Tuesday, May 02, 2006

Lounge Lastic

Centrado naquele café na mesa mais central de todas, concentrava riscos de fúria àquele anjo que o atormentava, desenhava como se possuísse nas suas mãos o corpo que desejava e o olhar dela juro que era em todo semelhante aquele ali desenhado…
Enquanto à volta dele se adensavam cortinas de um cinzento pálido, todos aqueles que no café o observavam, entusiastas ou curiosos, pela a arte ou pelo artista, obrigavam-se a não perde-lo.
Rendez-vous rangeu entre os dentes, sentia a solenidade daquela gente, que queimavam os minutos daquela tarde em beijos lânguidos, tiques nervosos de café e bafos nicotínicos uns de sexo outros de profundo aborrecimento, enquanto desenhava, seu ego sorvedouro regurgitou-se perverso, incitando a curiosidade, chave primeira da posse e adoração.
Por entre o labirinto de mesas uma mulher de salto alto ousou desafiar o grotesco burburinho daquele amarelento covil, lento mas atento ao ritmo de seus quadris.
Vale a pena desviarmos a atenção de quem nunca a mereceu, ela sentou-se num canto e suas pernas suaves e longas eram desejo espraiado ao infinito, generosa oferenda a todo aquele capaz de como gato se espreguiçar.
As sombras perdidas de ainda mais perdidos seres, desejaram possui-la, predadores reconheciam a frescura e fragilidade dos cheiros e aromas.
O paladar da multidão tecia com mestria, suas pernas que forçosamente abriam, ávidos de seu próprio egoísmo, certos de engolirem a luz que aquela mulher trazia, já pouco se importavam com o incomodativo riscar do desenhador, que obcecado prosseguia indiferente.
Sombras como mãos, fizeram-na estremecer, mas nada ali era mais elegante e segura afinal e com audácia as cortinas cercas do artista se esfumaram com seu olhar, facto que fez o ruído da grafite suar a guitarra portuguesa.
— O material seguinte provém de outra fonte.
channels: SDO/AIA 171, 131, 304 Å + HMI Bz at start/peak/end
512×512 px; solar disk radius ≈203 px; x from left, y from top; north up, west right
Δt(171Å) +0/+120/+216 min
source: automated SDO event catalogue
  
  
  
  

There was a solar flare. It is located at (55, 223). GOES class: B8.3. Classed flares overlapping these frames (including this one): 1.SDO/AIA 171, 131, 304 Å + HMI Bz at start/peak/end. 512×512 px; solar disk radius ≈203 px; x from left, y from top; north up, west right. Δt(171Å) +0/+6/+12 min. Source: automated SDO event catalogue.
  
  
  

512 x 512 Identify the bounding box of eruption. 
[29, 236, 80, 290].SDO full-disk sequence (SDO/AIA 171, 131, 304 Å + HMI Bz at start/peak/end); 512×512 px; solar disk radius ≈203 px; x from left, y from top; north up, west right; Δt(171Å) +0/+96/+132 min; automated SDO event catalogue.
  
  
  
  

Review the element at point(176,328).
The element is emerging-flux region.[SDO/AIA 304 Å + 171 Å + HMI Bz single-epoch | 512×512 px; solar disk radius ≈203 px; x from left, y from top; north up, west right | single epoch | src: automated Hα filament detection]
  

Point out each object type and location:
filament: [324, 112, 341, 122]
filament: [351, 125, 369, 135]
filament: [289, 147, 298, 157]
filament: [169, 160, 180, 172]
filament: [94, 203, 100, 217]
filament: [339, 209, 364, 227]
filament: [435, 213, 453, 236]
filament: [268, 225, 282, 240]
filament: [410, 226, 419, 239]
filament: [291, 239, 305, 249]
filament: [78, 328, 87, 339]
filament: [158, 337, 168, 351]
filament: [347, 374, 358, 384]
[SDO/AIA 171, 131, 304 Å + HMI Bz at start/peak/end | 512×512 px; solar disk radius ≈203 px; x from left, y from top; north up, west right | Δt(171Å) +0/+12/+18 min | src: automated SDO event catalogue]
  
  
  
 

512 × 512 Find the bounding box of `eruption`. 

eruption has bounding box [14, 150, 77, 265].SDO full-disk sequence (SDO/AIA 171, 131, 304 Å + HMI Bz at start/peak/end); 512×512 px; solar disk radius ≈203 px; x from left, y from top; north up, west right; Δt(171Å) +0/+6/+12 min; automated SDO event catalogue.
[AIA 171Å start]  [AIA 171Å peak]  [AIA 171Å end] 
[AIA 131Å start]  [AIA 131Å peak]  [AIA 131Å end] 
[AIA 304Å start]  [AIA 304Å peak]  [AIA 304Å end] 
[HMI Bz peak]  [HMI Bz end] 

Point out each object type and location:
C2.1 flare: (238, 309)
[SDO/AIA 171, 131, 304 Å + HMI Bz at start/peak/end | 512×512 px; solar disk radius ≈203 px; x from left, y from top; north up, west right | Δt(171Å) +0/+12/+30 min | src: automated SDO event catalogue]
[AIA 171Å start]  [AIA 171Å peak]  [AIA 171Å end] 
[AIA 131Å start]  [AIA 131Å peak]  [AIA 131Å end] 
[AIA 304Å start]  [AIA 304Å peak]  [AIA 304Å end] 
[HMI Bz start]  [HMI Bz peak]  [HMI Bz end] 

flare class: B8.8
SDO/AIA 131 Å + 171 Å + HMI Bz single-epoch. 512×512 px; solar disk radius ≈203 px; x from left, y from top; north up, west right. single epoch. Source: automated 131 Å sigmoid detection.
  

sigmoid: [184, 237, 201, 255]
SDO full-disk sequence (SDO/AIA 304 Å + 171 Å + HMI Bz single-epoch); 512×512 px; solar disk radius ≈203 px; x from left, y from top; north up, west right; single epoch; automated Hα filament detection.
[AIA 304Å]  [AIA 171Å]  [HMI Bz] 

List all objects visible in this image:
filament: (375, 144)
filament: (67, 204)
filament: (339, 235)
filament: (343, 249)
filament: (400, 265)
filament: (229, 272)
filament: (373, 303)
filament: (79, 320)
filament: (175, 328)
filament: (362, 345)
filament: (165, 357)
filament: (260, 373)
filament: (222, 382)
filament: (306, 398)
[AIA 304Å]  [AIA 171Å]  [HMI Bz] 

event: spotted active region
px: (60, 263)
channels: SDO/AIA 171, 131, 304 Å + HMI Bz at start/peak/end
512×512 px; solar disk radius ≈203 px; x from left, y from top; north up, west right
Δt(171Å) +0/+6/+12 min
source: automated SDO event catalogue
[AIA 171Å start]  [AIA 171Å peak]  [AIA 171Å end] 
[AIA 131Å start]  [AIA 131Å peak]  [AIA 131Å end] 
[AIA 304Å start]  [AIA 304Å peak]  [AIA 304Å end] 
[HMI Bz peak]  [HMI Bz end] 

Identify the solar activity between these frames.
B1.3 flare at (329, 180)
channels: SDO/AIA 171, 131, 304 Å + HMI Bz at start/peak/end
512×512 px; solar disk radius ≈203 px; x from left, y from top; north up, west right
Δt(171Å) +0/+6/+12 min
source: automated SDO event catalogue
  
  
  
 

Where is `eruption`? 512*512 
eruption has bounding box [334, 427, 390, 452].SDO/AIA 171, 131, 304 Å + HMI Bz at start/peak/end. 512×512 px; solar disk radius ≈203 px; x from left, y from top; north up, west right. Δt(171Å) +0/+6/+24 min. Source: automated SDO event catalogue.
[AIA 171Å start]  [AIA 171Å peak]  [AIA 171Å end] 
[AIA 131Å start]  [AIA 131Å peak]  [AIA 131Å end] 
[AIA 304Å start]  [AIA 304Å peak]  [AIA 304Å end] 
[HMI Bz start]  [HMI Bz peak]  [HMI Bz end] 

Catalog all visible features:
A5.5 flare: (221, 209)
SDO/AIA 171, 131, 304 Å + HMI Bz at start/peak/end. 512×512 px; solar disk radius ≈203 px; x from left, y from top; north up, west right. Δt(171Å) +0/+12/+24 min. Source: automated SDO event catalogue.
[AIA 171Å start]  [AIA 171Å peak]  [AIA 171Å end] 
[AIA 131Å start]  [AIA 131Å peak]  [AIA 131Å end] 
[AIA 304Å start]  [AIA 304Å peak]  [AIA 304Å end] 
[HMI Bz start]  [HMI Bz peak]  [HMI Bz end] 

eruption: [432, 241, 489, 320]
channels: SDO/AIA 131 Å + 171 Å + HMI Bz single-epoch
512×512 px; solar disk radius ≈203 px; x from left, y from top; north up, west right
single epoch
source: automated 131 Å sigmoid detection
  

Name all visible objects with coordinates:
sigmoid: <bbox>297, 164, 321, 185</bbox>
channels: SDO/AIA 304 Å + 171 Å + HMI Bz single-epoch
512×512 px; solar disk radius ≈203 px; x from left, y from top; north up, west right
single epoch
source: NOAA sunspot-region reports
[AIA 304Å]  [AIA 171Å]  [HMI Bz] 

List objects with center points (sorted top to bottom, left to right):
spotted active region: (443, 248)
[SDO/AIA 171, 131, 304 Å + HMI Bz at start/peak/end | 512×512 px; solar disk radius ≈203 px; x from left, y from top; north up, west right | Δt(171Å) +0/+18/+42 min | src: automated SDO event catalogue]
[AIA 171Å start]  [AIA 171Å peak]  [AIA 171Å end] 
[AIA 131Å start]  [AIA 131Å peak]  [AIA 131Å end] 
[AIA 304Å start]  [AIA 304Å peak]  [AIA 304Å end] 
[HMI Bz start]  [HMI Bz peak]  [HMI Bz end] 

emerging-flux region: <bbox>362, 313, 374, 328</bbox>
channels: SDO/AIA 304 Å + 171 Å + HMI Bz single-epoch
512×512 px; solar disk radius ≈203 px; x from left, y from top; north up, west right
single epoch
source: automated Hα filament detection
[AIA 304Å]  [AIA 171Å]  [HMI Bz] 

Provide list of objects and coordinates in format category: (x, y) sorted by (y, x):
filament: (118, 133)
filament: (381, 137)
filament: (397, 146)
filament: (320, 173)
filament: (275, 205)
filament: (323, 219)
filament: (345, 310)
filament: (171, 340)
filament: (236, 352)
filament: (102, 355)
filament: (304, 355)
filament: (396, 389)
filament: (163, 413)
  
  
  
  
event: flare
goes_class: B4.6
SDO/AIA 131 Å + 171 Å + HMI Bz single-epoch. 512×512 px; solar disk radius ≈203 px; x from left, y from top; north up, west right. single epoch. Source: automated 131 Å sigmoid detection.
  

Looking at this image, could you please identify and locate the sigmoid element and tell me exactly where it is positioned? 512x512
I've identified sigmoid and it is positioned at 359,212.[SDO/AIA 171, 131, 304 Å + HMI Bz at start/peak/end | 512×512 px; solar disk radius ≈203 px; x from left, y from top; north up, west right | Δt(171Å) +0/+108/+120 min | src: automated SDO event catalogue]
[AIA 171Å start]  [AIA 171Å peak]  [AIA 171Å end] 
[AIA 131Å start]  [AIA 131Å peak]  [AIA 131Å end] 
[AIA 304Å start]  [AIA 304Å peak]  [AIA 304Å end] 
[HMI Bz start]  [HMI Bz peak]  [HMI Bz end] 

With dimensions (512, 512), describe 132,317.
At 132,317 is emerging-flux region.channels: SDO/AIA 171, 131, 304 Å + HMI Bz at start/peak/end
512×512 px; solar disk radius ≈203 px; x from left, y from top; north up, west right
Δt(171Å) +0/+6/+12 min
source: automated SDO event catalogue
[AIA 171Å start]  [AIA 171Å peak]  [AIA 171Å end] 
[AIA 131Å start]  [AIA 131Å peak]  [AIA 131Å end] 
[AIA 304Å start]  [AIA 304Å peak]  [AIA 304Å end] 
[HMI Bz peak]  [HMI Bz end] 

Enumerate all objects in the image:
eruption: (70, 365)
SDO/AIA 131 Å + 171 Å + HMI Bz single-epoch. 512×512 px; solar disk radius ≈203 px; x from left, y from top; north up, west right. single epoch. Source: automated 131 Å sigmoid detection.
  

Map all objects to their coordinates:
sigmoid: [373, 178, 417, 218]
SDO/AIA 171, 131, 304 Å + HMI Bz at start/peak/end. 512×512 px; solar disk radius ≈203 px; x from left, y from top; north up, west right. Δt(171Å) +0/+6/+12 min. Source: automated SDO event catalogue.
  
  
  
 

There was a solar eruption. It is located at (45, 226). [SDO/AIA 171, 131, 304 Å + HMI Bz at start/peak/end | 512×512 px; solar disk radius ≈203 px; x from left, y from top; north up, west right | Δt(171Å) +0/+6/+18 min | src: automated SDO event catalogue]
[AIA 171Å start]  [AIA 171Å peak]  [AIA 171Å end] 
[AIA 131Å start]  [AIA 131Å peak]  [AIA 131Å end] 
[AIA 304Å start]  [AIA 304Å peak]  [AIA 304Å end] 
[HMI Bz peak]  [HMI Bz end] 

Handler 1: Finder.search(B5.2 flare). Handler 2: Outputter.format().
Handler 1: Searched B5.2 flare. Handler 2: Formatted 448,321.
Estupefactas as aranhas contorciam-se atemorizadas ao entenderem que o desenho agora perfeito em pormenores revelava a mulher por todos desejada, segura avançou e ambos sorriram como se de velhos conhecidos se tratassem e muito tivessem a dizer um ao outro.
A multidão tem como hábil engenho voltar a ser mera multidão, assumir-se ou diluir-se a si própria, todos se observam uns aos outros, regateando em mercado silencioso, mais ou menos olhares, celebrando reconhecimentos de que são próprias vítimas.
Com mesma elegância ela partiu, vitoriosa, sabendo agora as razões dele a ter sonhado, dele a desejar conhecer a cada traço.

O desenhador novamente só, olha pela grande janela, por donde se vê, Eltanor, a cidade que ilumina a escuridão, com seus cuspidores de fogo e cartomantes, ao anoitecer pessoas saem à rua, gargalhando conspirações, respirando o frio que bafeja cada esquina.
Traficantes de droga, silenciosos louvam a deus, defrontando o senhor marquês que em pomposa corte e deleite petulância, acha graça a tudo, ambos são precisos vernáculos desta cidade. Doce e inebriante, provocadora e mortal.
Eltanor tem ruas, cheias de lojas mirabolantes, de magias e faz de contas, de feitiços capazes de satisfazer corpos sempre sós, suas ruas são em ziguezague, pontuadas por touradas e igrejas.
Indiferente à feira de vaidades, a mulher que sonhara seguia em diante sem se distrair com os vermelhos diabos, ao longe parecia um farol e depois mais longe ainda uma estrela. Anoitecera em Eltanor.